Через пять минут Мирный был на ногах. К Земле Эндерби вылетел самолет. Лететь ему надо было две тысячи километров…

Земля Эндерби. Если бы поглядел на нее космонавт с высоты, он увидел бы белую землю и странные точки по белому. Лед на Земле Эндерби проткнули скалистые пики. Их зовут «нунатаки». Лед не много расскажет ученому об истории Антарктиды. А камни расскажут. Камни расскажут, чем богата теперь Антарктида. Уже несколько лет по Земле Эндерби ходят геологи. Основная база у них – на станции Молодежная. Но живут постоянно на озере Ричардсона.

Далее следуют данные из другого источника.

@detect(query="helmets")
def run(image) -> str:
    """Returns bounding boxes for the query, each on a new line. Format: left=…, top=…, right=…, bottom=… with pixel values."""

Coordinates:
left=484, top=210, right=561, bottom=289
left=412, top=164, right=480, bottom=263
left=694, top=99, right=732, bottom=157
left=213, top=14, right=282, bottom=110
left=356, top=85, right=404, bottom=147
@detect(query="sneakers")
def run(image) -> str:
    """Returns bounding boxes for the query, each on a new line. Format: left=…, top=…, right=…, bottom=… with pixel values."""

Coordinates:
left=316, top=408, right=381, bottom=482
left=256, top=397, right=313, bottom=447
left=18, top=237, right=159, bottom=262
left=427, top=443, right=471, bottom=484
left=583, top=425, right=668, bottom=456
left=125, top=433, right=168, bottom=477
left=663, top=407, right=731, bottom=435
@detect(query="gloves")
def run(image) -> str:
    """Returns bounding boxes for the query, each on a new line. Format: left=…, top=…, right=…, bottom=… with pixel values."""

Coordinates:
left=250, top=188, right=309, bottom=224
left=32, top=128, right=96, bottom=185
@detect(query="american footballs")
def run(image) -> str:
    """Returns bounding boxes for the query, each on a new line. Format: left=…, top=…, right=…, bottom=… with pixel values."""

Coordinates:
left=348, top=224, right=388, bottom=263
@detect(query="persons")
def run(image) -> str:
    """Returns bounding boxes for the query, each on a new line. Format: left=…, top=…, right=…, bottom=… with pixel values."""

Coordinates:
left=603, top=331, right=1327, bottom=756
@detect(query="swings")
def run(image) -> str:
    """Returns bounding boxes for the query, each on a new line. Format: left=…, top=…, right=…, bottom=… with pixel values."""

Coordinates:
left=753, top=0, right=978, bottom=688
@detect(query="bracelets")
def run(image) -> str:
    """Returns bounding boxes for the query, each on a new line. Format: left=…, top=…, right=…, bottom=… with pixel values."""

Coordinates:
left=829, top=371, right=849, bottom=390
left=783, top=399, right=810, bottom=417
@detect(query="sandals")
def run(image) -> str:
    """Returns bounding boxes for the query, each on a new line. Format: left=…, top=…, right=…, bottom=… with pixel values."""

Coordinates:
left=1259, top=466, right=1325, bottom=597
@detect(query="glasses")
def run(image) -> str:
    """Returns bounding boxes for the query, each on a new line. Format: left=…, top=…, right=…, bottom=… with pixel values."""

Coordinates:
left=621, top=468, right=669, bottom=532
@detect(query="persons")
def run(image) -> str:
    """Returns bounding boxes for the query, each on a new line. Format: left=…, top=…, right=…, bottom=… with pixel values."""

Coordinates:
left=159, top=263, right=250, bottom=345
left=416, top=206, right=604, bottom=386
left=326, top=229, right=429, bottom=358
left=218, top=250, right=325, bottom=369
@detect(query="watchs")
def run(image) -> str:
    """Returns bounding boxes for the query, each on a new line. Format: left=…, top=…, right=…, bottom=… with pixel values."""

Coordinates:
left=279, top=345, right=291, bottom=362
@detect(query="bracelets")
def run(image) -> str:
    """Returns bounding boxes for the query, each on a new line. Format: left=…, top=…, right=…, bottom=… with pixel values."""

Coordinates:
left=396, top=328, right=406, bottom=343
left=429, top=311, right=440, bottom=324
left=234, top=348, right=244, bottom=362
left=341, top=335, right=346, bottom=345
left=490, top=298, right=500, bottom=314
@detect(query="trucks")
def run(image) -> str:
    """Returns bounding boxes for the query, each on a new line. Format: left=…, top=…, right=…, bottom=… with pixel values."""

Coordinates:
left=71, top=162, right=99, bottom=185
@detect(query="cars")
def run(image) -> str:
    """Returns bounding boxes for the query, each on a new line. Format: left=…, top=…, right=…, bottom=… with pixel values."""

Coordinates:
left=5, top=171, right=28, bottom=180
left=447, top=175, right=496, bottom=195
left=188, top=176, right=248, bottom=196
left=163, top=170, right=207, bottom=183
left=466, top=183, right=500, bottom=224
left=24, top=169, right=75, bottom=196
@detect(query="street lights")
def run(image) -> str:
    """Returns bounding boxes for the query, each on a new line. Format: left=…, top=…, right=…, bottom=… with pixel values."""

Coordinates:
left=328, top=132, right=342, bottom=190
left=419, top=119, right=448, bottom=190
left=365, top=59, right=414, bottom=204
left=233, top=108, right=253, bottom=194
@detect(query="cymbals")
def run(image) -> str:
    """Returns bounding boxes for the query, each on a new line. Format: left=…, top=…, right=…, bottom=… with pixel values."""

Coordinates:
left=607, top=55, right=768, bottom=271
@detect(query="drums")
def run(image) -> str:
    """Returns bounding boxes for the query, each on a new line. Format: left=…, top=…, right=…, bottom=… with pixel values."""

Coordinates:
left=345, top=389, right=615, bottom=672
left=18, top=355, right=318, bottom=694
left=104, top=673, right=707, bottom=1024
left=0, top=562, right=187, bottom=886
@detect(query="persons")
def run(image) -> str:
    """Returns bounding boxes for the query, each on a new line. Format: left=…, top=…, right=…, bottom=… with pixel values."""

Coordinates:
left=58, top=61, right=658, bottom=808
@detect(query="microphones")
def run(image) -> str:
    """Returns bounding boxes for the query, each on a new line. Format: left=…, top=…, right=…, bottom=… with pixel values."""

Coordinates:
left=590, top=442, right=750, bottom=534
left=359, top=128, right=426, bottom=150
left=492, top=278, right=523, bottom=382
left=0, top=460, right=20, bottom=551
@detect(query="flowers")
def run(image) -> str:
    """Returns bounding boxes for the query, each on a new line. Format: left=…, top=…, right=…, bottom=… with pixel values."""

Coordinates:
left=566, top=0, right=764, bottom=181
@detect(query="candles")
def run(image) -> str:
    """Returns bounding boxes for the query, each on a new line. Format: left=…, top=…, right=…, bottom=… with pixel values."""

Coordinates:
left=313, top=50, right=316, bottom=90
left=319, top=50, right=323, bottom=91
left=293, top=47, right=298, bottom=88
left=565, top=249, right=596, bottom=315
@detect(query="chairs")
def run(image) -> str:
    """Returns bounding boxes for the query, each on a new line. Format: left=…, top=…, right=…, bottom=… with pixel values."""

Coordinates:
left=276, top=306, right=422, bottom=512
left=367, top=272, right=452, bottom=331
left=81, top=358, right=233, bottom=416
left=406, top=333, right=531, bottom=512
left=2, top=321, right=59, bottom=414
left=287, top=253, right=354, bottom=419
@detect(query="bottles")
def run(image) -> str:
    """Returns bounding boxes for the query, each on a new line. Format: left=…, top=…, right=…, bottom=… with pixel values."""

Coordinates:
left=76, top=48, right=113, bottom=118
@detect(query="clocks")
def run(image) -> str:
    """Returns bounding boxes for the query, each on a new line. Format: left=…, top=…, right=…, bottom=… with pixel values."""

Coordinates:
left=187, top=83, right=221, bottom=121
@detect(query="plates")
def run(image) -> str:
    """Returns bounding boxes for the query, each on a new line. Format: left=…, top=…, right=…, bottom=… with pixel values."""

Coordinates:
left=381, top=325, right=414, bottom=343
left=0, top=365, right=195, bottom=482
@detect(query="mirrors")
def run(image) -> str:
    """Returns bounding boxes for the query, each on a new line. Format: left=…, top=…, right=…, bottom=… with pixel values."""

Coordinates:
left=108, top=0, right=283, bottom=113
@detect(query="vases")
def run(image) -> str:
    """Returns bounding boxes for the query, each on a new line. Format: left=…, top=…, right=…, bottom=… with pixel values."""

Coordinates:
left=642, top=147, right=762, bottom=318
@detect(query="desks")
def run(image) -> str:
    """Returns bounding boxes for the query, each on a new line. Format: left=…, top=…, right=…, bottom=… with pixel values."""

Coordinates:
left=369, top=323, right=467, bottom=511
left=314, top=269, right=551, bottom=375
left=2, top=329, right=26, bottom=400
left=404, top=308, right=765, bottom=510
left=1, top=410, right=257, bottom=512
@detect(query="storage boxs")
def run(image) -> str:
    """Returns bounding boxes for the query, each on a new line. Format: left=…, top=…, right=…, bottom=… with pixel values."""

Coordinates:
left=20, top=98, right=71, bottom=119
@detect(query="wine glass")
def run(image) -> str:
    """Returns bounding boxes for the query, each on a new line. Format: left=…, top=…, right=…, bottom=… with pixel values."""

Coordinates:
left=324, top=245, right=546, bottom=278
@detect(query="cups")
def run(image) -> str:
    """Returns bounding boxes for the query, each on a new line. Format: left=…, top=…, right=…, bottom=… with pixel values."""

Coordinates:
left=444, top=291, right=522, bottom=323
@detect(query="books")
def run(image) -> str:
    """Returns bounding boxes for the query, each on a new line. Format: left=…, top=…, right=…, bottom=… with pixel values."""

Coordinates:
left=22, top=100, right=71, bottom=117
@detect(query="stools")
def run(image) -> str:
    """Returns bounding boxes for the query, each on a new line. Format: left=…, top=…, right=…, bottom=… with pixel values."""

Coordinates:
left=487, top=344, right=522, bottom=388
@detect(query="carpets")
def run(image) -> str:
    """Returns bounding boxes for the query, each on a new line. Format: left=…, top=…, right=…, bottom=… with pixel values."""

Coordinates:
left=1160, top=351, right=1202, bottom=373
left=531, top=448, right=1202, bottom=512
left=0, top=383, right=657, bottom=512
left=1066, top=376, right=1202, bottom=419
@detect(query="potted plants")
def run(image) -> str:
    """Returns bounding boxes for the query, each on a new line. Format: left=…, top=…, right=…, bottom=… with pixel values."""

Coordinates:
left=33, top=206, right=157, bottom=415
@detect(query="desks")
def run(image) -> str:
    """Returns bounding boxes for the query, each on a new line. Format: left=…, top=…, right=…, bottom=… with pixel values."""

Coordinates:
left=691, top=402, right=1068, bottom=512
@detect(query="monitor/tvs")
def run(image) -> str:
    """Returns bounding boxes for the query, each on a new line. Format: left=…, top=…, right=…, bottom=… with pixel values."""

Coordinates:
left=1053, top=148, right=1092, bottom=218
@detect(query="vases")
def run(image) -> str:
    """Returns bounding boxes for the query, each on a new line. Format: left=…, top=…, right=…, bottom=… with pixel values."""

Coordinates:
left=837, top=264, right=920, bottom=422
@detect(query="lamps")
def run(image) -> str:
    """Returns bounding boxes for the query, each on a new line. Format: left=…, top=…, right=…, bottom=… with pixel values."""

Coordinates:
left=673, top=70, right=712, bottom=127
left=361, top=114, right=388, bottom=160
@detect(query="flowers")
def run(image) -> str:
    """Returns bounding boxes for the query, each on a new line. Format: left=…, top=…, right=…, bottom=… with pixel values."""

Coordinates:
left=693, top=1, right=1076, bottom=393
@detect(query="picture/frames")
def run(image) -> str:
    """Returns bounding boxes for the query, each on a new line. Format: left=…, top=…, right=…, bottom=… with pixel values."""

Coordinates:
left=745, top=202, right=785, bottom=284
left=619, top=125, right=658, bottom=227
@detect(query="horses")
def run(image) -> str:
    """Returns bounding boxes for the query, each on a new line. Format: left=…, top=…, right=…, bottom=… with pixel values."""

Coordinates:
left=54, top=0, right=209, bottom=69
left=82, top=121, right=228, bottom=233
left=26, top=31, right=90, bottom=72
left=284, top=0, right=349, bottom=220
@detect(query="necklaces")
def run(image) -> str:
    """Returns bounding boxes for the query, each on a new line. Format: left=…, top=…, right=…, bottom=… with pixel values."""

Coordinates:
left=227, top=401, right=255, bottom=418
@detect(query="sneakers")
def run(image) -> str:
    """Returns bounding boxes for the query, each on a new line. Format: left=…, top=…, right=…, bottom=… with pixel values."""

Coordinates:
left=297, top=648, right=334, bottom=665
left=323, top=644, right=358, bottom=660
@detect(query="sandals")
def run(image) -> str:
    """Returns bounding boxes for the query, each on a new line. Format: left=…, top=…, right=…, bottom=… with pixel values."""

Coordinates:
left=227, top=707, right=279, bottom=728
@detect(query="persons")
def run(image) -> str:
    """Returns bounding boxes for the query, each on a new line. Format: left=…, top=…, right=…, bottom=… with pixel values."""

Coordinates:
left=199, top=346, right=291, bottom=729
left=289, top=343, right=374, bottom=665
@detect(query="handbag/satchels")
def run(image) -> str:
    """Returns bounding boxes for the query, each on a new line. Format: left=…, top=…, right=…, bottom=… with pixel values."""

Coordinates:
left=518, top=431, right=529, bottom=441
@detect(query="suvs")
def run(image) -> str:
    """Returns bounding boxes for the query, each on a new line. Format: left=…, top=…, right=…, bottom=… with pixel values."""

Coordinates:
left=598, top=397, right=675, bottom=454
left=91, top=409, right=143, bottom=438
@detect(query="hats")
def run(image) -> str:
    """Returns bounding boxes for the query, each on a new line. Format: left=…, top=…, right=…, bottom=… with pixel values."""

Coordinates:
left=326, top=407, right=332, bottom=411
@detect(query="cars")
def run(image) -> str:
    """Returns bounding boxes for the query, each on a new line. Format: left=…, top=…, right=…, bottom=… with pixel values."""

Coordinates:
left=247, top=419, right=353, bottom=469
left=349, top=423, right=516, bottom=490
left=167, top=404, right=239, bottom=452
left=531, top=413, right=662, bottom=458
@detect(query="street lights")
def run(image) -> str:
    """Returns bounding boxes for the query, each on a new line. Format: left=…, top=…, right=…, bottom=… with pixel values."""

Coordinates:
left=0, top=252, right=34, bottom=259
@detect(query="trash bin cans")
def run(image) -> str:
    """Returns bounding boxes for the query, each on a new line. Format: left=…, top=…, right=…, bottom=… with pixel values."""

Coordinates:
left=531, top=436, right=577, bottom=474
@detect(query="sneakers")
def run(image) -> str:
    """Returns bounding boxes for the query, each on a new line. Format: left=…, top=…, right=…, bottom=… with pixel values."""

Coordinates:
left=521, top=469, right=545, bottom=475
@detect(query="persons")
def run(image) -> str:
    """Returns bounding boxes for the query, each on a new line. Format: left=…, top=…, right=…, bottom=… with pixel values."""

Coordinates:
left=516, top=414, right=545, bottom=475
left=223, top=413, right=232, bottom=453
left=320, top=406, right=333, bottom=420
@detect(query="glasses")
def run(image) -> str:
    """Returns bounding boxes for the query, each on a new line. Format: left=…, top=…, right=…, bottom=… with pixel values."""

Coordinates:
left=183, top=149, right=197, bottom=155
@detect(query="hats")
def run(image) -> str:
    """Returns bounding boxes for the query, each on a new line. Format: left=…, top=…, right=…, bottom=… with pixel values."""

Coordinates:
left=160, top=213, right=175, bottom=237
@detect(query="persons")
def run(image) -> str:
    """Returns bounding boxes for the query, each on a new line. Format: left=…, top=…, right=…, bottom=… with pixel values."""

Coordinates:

Они не нахвалятся озером. Кругом бури, а тут тишина. Антарктический ветер не пускает сюда горная цепь. Чистый лед. Солнце. На льду семь палаток: жилье, радиостанция, кухня. Шестнадцать человек живут на озере – восемь летчиков, радист, трое ученых и четыре геолога. Каждый день поднимаются два маленьких оранжевых самолета и увозят людей к нунатакам. На земле остается только радист. Он должен знать, где в эту минуту находится самолет. Самолет летит двести – триста километров. Аэросъемка, наблюдение местности. Потом геолог кладет руку на плечо летчику. Осторожно выбирается место. Самолет садится возле горы. Вечером оба самолета возвращаются к озеру. Бывают задержки из-за погоды. Даже ночевать оставались возле горушек – лежали в самолете в спальных мешках, а чуть погода – скорее домой, к Ричардсону. Был случай – сломали о камни лыжу. Пришлось на одну садиться.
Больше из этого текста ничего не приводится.